Even some of Iraq’s most vocal American partisans have reservations about the course and conduct of U.S. gulf policy over the past two weeks. A long-time Middle East observer said, “We are being more antagonistic without improving the situation,” adding that it “increases the risk to everyone by motivating the Iranians.”

What little motivation the U.S. Navy needed to take on the Iranians was provided on April 14 when the frigate Samuel B. Roberts hit Iranian mines, causing injuries to 10 U.S. crewmen. Administration officials worked round the clock for the next three days planning and then monitoring the U.S. Navy response.


Initially, Administration spokesmen, including Secretary of Defense Frank C. Carlucci, put out a garbled explanation of American objectives, leaving the impression that Iranian naval losses were due entirely to their own rash reactions. Subsequently came reports that Administration planners had in fact targeted for demolition at least one Iranian frigate in addition to the oil platforms.

More important, during this period the uniformed services, particularly the Navy, took advantage of the outbreak of hostilities to press for expansion of gulf responsibilities. Specifically, the Navy requested and was provisionally granted the right to allow local commanders to exercise their own judgment in responding to Iranian threats to neutral shipping. “During the heat of battle,” complained a State Department official, “Carlucci gave into military pressure.”
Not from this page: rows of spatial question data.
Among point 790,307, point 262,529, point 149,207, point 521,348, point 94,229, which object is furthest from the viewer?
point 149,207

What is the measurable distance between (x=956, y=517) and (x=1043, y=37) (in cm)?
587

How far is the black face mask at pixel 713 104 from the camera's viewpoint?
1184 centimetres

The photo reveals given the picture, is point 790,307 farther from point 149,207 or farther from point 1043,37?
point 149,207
But the State Department did not exactly perform gloriously either. “(Secretary of State George P.) Shultz was nowhere to be found,” admitted one State Department insider. And by all accounts, Undersecretary of State Michael H. Armacost, who has primary responsibility for representing State Department views on the gulf, was, to quote one U.S. official, “rolled over.” A veteran analyst of the Persian Gulf region and former U.S. official explained, “Armacost often gets rolled on gulf matters because his heart isn’t in it. Armacost’s attitude pretty much is ‘Why the hell are we involved?’ ”
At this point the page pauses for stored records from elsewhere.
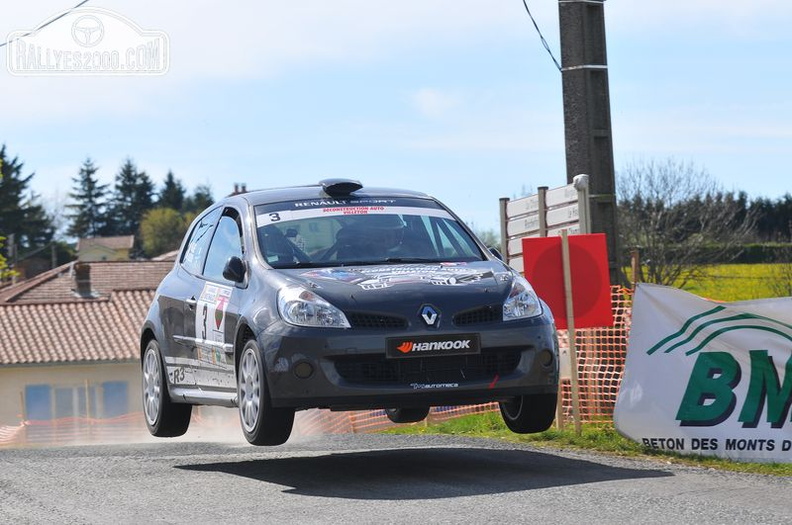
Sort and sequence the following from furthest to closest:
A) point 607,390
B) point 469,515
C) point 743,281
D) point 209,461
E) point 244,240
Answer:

Not surprisingly, the Pentagon strongly supports the Navy’s request for expanded duties. Said one Defense Department official, “It’s the Navy that is floating around here--not the State Department--unfortunately!” Such supporters point out that Congress, too, got into the act by pressing for more U.S. naval protection. Members of Congress are in part responding to pressure from U.S. shipowners who, for financial reasons, choose to register their ships under foreign flags, making those vessels ineligible for U.S. naval escort. This kind of “constituent pressure” has helped blunt ideological considerations--especially among Senate liberals.
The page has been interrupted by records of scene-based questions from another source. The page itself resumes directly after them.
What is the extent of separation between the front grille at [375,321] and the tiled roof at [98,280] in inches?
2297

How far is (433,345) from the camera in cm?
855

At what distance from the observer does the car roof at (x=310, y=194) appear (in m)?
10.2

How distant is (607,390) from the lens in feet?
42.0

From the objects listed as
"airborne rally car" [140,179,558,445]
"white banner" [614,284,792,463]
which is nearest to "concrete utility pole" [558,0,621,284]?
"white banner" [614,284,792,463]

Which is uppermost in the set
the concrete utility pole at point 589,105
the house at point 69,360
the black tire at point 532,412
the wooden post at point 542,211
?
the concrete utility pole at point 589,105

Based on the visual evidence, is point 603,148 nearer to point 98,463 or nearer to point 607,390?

Perhaps the Pentagon’s most telling argument is that the Navy is trying to wrest the military initiative from Iran; an official explained, “We want to change unpredictability from Iran’s side to ours.”

The State Department acknowledges that until now the Navy has indeed operated under rigid constraints. And officials admit that it must be frustrating for combat-trained crews to stand idly while neutral ships are attacked. But these same officials say that by offering blanket protection to foreign shipping, the United States raises a host of thorny political and legal problems. Even so, their most fervent argument is that the present setup best suits U.S. interests; a State Department expert declared, “It’s why we haven’t gotten into trouble so far.”


Meanwhile, many people in the Administration are indeed apparently looking for trouble. According to one well-placed official, “The atmosphere is not to put up with this anymore from Iran.” And a number of informed sources agree that the next hostile move against U.S. citizens or property will probably result in a direct strike on the Iranian mainland.

While some experts believe any Iranian-U.S. confrontation can be confined to the Middle East, others are not so sure. The doubters argue that like the PLO, the Iranians may be looking for targets of opportunity wherever they can be found.